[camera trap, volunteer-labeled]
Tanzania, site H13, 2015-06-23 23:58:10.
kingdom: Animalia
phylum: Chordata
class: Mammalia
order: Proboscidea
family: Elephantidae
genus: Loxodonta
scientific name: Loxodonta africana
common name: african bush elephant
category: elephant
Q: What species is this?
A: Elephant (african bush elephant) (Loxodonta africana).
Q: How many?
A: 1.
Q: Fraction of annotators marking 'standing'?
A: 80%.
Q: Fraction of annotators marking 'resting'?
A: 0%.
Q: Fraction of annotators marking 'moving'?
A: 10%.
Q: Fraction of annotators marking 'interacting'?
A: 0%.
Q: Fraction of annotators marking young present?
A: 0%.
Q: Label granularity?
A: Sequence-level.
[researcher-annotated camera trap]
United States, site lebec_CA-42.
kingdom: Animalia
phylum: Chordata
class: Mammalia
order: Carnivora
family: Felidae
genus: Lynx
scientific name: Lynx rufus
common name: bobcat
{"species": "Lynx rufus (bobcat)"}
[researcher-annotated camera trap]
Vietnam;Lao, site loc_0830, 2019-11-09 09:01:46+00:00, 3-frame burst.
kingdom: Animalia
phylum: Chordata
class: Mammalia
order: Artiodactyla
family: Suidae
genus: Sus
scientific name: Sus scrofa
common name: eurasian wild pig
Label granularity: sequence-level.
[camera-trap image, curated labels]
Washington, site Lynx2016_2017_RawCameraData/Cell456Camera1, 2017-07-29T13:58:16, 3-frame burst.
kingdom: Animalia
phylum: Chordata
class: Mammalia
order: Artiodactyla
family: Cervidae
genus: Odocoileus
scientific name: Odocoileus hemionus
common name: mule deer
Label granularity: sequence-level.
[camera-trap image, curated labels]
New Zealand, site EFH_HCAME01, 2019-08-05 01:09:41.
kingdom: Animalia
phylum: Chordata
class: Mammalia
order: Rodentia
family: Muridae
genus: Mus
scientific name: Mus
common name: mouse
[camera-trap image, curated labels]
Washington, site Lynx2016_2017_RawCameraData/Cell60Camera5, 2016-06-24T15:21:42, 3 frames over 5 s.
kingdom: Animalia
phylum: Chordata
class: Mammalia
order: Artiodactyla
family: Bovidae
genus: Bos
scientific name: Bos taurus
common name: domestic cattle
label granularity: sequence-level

═══

When you answer, repeat all of the material exactly as given.

Task output
[camera trap, volunteer-labeled]
Tanzania, site H13, 2015-06-23 23:58:10.
kingdom: Animalia
phylum: Chordata
class: Mammalia
order: Proboscidea
family: Elephantidae
genus: Loxodonta
scientific name: Loxodonta africana
common name: african bush elephant
category: elephant
Q: What species is this?
A: Elephant (african bush elephant) (Loxodonta africana).
Q: How many?
A: 1.
Q: Fraction of annotators marking 'standing'?
A: 80%.
Q: Fraction of annotators marking 'resting'?
A: 0%.
Q: Fraction of annotators marking 'moving'?
A: 10%.
Q: Fraction of annotators marking 'interacting'?
A: 0%.
Q: Fraction of annotators marking young present?
A: 0%.
Q: Label granularity?
A: Sequence-level.
[researcher-annotated camera trap]
United States, site lebec_CA-42.
kingdom: Animalia
phylum: Chordata
class: Mammalia
order: Carnivora
family: Felidae
genus: Lynx
scientific name: Lynx rufus
common name: bobcat
{"species": "Lynx rufus (bobcat)"}
[researcher-annotated camera trap]
Vietnam;Lao, site loc_0830, 2019-11-09 09:01:46+00:00, 3-frame burst.
kingdom: Animalia
phylum: Chordata
class: Mammalia
order: Artiodactyla
family: Suidae
genus: Sus
scientific name: Sus scrofa
common name: eurasian wild pig
Label granularity: sequence-level.
[camera-trap image, curated labels]
Washington, site Lynx2016_2017_RawCameraData/Cell456Camera1, 2017-07-29T13:58:16, 3-frame burst.
kingdom: Animalia
phylum: Chordata
class: Mammalia
order: Artiodactyla
family: Cervidae
genus: Odocoileus
scientific name: Odocoileus hemionus
common name: mule deer
Label granularity: sequence-level.
[camera-trap image, curated labels]
New Zealand, site EFH_HCAME01, 2019-08-05 01:09:41.
kingdom: Animalia
phylum: Chordata
class: Mammalia
order: Rodentia
family: Muridae
genus: Mus
scientific name: Mus
common name: mouse
[camera-trap image, curated labels]
Washington, site Lynx2016_2017_RawCameraData/Cell60Camera5, 2016-06-24T15:21:42, 3 frames over 5 s.
kingdom: Animalia
phylum: Chordata
class: Mammalia
order: Artiodactyla
family: Bovidae
genus: Bos
scientific name: Bos taurus
common name: domestic cattle
label granularity: sequence-level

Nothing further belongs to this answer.